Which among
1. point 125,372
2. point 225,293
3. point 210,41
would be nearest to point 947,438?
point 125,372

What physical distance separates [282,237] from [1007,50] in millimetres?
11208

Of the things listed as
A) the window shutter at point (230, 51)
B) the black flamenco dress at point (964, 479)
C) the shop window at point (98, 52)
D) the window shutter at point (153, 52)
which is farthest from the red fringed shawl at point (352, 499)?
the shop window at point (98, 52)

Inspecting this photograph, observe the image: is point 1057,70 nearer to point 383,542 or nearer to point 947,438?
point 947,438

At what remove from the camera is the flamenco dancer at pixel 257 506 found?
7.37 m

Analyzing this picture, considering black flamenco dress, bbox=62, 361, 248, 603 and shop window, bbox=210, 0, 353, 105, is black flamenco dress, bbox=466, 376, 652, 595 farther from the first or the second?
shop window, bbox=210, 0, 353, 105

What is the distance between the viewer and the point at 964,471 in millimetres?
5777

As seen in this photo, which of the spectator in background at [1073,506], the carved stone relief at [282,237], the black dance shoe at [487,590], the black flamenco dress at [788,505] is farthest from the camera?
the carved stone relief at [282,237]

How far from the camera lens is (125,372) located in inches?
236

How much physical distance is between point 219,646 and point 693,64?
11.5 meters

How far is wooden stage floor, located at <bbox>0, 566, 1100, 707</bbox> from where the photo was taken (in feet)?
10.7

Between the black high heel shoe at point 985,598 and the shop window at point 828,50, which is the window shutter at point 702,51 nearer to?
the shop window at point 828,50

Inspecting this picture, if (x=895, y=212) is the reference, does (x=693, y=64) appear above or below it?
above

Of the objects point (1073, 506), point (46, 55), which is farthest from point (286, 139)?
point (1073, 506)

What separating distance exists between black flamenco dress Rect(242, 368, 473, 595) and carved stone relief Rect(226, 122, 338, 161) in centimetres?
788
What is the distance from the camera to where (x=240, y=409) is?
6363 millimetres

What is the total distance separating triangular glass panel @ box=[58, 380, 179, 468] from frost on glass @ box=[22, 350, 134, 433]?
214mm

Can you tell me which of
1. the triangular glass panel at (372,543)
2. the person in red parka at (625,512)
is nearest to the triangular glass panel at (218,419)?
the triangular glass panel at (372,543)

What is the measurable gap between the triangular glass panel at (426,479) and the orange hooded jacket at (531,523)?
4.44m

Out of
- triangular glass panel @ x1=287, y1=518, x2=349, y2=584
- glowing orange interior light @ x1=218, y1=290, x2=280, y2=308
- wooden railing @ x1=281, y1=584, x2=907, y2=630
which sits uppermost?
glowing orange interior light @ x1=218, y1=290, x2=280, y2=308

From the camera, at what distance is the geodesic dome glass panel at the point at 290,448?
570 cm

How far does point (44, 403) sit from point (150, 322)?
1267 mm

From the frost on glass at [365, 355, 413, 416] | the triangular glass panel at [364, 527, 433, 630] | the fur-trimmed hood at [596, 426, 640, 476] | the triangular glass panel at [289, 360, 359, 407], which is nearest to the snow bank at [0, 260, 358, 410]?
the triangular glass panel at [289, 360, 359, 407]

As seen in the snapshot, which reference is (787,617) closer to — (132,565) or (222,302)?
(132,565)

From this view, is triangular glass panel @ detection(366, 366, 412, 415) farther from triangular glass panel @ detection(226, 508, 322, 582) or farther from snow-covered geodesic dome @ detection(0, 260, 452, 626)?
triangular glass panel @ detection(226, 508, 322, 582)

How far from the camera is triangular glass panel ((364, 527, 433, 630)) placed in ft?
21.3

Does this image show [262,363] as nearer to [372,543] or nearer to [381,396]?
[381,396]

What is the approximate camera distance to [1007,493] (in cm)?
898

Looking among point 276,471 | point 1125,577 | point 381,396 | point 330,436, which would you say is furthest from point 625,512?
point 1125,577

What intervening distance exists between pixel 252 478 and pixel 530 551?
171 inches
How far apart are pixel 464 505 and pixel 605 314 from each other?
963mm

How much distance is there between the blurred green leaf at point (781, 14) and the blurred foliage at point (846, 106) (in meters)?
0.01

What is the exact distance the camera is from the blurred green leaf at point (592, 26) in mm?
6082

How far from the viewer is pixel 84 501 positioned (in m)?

________

Set exercise: Please write out all of the material above again, swapping every "black flamenco dress" for "flamenco costume" and leaving everything else unchanged.

Exercise output:
Which among
1. point 125,372
2. point 225,293
3. point 210,41
would be nearest to point 947,438?
point 125,372

What physical distance separates [282,237] from [1007,50] in millimetres?
11208

Of the things listed as
A) the window shutter at point (230, 51)
B) the flamenco costume at point (964, 479)
C) the shop window at point (98, 52)
D) the window shutter at point (153, 52)
which is farthest from the red fringed shawl at point (352, 499)?
the shop window at point (98, 52)

Inspecting this photograph, observe the image: is point 1057,70 nearer to point 383,542 or nearer to point 947,438?
point 947,438

At what remove from the camera is the flamenco dancer at pixel 257 506 found?
7.37 m

Analyzing this picture, considering flamenco costume, bbox=62, 361, 248, 603 and shop window, bbox=210, 0, 353, 105, is flamenco costume, bbox=466, 376, 652, 595 farther from the first or the second?
shop window, bbox=210, 0, 353, 105

What is the distance between the viewer and the point at 964,471 in millimetres?
5777

As seen in this photo, which of the spectator in background at [1073,506], the carved stone relief at [282,237], the black dance shoe at [487,590], the flamenco costume at [788,505] is farthest from the camera?
the carved stone relief at [282,237]

How far from the camera lens is (125,372) located in inches?
236

How much physical distance is between point 219,646 and point 693,64?
11.5 meters

How far is wooden stage floor, located at <bbox>0, 566, 1100, 707</bbox> from where the photo was taken (in feet)?
10.7

Between the black high heel shoe at point 985,598 and the shop window at point 828,50, which is the window shutter at point 702,51 nearer to?
the shop window at point 828,50

Inspecting this picture, if (x=895, y=212) is the reference, does (x=693, y=64) appear above or below it?
above

Of the objects point (1073, 506), point (46, 55), which is farthest from point (286, 139)?
point (1073, 506)

What separating distance exists between flamenco costume Rect(242, 368, 473, 595) and carved stone relief Rect(226, 122, 338, 161) in centimetres?
788
What is the distance from the camera to where (x=240, y=409) is?
6363 millimetres

What is the total distance separating triangular glass panel @ box=[58, 380, 179, 468] from frost on glass @ box=[22, 350, 134, 433]?
214mm

Can you tell me which of
1. the triangular glass panel at (372,543)
2. the person in red parka at (625,512)
is nearest to the triangular glass panel at (218,419)?
the triangular glass panel at (372,543)

What is the measurable gap between the triangular glass panel at (426,479) and the orange hooded jacket at (531,523)?
4.44m

Out of
- triangular glass panel @ x1=287, y1=518, x2=349, y2=584
- glowing orange interior light @ x1=218, y1=290, x2=280, y2=308
- wooden railing @ x1=281, y1=584, x2=907, y2=630
which sits uppermost?
glowing orange interior light @ x1=218, y1=290, x2=280, y2=308

From the camera, at what distance is the geodesic dome glass panel at the point at 290,448?
570 cm

How far does point (44, 403) sit from point (150, 322)?
1267 mm

From the frost on glass at [365, 355, 413, 416] | the triangular glass panel at [364, 527, 433, 630] | the fur-trimmed hood at [596, 426, 640, 476] | the triangular glass panel at [289, 360, 359, 407], which is nearest to the snow bank at [0, 260, 358, 410]?
the triangular glass panel at [289, 360, 359, 407]

As seen in the snapshot, which reference is (787,617) closer to — (132,565) or (222,302)?
(132,565)

From this view, is triangular glass panel @ detection(366, 366, 412, 415) farther from triangular glass panel @ detection(226, 508, 322, 582) or farther from snow-covered geodesic dome @ detection(0, 260, 452, 626)?
triangular glass panel @ detection(226, 508, 322, 582)

How far from the camera is triangular glass panel ((364, 527, 433, 630)) placed in ft?
21.3

Does this image show [262,363] as nearer to [372,543] or nearer to [381,396]?
[381,396]

What is the approximate camera distance to [1007,493] (in cm)?
898

Looking among point 276,471 | point 1125,577 | point 381,396 | point 330,436, which would you say is furthest from point 625,512?
point 1125,577

What intervening distance exists between pixel 252 478 and pixel 530 551?
171 inches
How far apart are pixel 464 505 and pixel 605 314 from each other?
963mm

How much distance is there between the blurred green leaf at point (781, 14) and the blurred foliage at point (846, 106) (in meters)?
0.01

What is the exact distance the camera is from the blurred green leaf at point (592, 26) in mm?
6082

How far from the viewer is pixel 84 501 positioned (in m)?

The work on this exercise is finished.